Auch unser Notrecht basiert auf der Verfassung und das Epidemiengesetz wurde vom Volk deutlich angenommen. Es hat sich in der schlimmsten Covid-Phase bewährt. Entscheidend ist ja, dass die Phase des Notrechts nur vorübergehend ist. Der Bundesrat ist froh, dass das Parlament seine Arbeit wieder aufgenommen hat. Die Analyse der Krisenbewältigung steht noch an. Diese wird uns sicher gute Erkenntnisse bringen, was anders gemacht werden muss. Vielleicht sind auch gesetzgeberische Anpassungen nötig.

◆ ARBEITSAUFTRÄGE
[1] Gib bitte den Übungstext von „Auch unser Notrecht“ bis „gesetzgeberische Anpassungen nötig.“ wortgetreu wieder.
[2] Führe den Text über das Notrecht im Anschluss an seinen letzten Satz weiter.
Die Einträge braucht man für die Bearbeitung nicht.

◆ AUSZÜGE AUS EINTRÄGEN
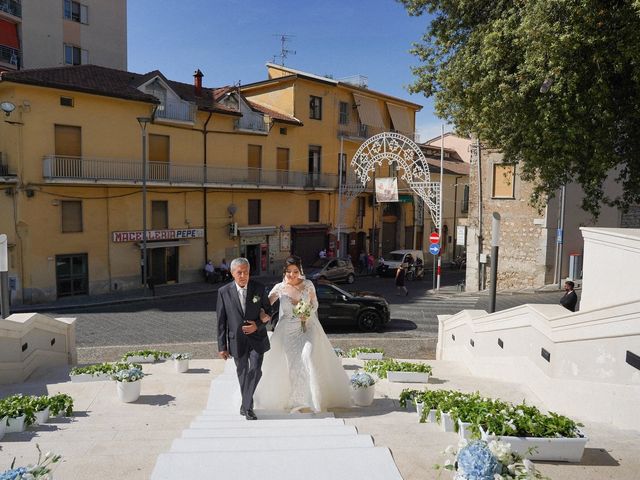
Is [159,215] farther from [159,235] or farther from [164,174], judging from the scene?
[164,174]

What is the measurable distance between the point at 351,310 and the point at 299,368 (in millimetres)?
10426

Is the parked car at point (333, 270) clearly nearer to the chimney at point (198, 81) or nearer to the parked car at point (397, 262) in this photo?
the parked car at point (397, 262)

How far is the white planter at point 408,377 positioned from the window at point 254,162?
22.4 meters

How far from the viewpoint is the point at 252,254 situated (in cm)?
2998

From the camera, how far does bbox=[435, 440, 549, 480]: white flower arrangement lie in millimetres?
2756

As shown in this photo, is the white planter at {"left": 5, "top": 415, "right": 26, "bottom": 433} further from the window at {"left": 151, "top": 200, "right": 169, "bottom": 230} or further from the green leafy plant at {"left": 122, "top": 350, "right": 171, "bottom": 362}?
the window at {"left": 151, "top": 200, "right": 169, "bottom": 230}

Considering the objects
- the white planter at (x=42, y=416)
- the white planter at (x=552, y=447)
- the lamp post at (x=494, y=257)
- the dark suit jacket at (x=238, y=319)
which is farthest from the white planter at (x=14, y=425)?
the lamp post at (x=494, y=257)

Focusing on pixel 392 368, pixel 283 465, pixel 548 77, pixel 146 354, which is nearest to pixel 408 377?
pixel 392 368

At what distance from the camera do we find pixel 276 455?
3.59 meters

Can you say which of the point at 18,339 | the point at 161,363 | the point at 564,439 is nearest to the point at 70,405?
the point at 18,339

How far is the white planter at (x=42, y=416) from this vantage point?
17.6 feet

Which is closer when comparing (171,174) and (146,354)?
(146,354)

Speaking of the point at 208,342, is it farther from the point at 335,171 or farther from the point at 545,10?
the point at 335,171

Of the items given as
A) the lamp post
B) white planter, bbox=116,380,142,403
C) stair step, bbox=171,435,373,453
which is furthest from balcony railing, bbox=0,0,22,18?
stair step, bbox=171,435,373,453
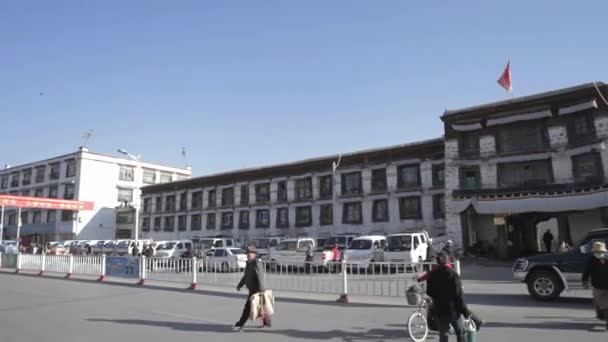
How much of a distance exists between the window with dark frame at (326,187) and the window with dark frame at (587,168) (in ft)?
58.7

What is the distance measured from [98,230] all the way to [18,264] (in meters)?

◆ LÖSUNGEN
[1]
Auch unser Notrecht basiert auf der Verfassung und das Epidemiengesetz wurde vom Volk deutlich angenommen. Es hat sich in der schlimmsten Covid-Phase bewährt. Entscheidend ist ja, dass die Phase des Notrechts nur vorübergehend ist. Der Bundesrat ist froh, dass das Parlament seine Arbeit wieder aufgenommen hat. Die Analyse der Krisenbewältigung steht noch an. Diese wird uns sicher gute Erkenntnisse bringen, was anders gemacht werden muss. Vielleicht sind auch gesetzgeberische Anpassungen nötig.

[2]
INTERVIEW (2020): PETER SCHIBLI
EINLEITUNGSTEXT: MARK POLLMEIER
ZUR PERSON
Peter Lauener ist in Frutigen geboren und aufgewachsen. Nach der Matura studierte er an der Universität Bern Neuere Deutsche Literatur und im Nebenfach Geschichte sowie Religionswissenschaft. Auf die Promotion zum Dr. phil. folgten Weiterbildungen, zum Beispiel im Management von Non-Profit-Organisationen oder in Digital Marketing. Journalistisch tätig war er bei Radio BEO, Radio 32, bei «Der Bund» und beim «Bieler Tagblatt» sowie für die Schweizerische Depeschenagentur (SDA). Anschliessend wurde er Kommunikationsbeauftragter beim Schweizerischen Eisenbahnund Verkehrspersonal-Verband sowie Leiter Kampagnen und Kommunikation bei der SP Schweiz und dem Schweizerischen Gewerkschaftsbund. Im Februar 2012 wechselte Lauener als Kommunikationsberater ins EDI, wo er bis zu seinem Ausscheiden im Juni 2021 die Kommunikationsabteilung leitete.